In [2]:
import spacy
from spacy import displacy
nlp = spacy.load("en_core_web_sm")

In [3]:
import common as c

content_test = c.clean_tags_text("PASTEL FUNDAMENTAL T", None, '{Nu,Psychedelic}')
print(content_test)
nlp_stat = spacy.load("ML_based_model")
nlp_rule = spacy.load("rule_model_TOPS")
print(nlp_stat(content_test).ents)

print(nlp_rule(content_test).ents)

print(nlp(content_test).ents)

displacy.render(nlp(content_test))

pastel fundamental t; nu psychedelic
(t,)
(t,)
()


Create TOPS type rule based matcher --> tops_matcher

In [None]:
#type_matcher = c.create_patterns_matcher()

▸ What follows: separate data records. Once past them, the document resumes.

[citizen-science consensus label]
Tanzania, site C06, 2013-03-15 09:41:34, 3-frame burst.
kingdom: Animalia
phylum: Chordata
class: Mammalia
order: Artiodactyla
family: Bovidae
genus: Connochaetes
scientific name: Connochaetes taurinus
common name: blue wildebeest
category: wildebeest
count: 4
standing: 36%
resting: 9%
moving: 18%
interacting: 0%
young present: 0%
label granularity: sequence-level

from spacy.matcher import Matcher

tops_patterns = c.create_tops_patterns()

tops_matcher = Matcher(nlp.vocab, validate=True)
#This rule_based matcher is only to detect "TOPS"
tops_matcher.add("TOPS_TYPE", tops_patterns)


In [None]:
#doc = nlp("the tempo hoodie tops is the UPF 50+ activewear you've been looking for! It has thumbholes, a kangaroo pocket, and a hood for when the sun is too hot or you forgot your hat. Our Fitness hoodie tops is made out of our Active Athlon fabric with the added bonus of our Cooltect™ technology. You can be active in this fitted Fitness Hoodie TOPS without getting uncomfortably hot. So go ahead and enjoy sun-safe biking, walking, running and so much more!Highlights:UPF 50+Raglan long sleeves with thumbholesWelt kangaroo pocketHoodedActive Athlon™ fabric: Lightweight and breathable with moisture wicking for quick dry performanceCooltect™ technology accelerates moisture wicking to keep you cooler and more comfortable")
doc = nlp(content_test)
tops_matcher(doc)
for match_id, start, end in tops_matcher(doc):
        print( doc[start:end].lemma_)

In [None]:
from spacy import displacy
displacy.render(doc)

#### 1. First we are trainning model to detect all products belonging to 'TOPS'
(TODO: overlap type in matcher eg. "t-shirt" -> 'shirt' and 't-shirt') 

(Solved) Overlap, duplicates, named entities

In [None]:
def parse_train_data(text):
    
    doc = nlp(text)
    #ignore for now 
    #detections = [(doc[start:end].start_char, doc[start:end].end_char, 'TOPS') for idx, start, end in type_matcher(doc) ]
    
    spans = [doc[start:end] for _, start, end in tops_matcher(doc)]
    detections =  [(span.start_char, span.end_char, 'TOPS') for span in spacy.util.filter_spans(spans)] #remove duplicates or overlaps using spacy.util.filter_spans
    
    return (doc.text, {'entities': detections})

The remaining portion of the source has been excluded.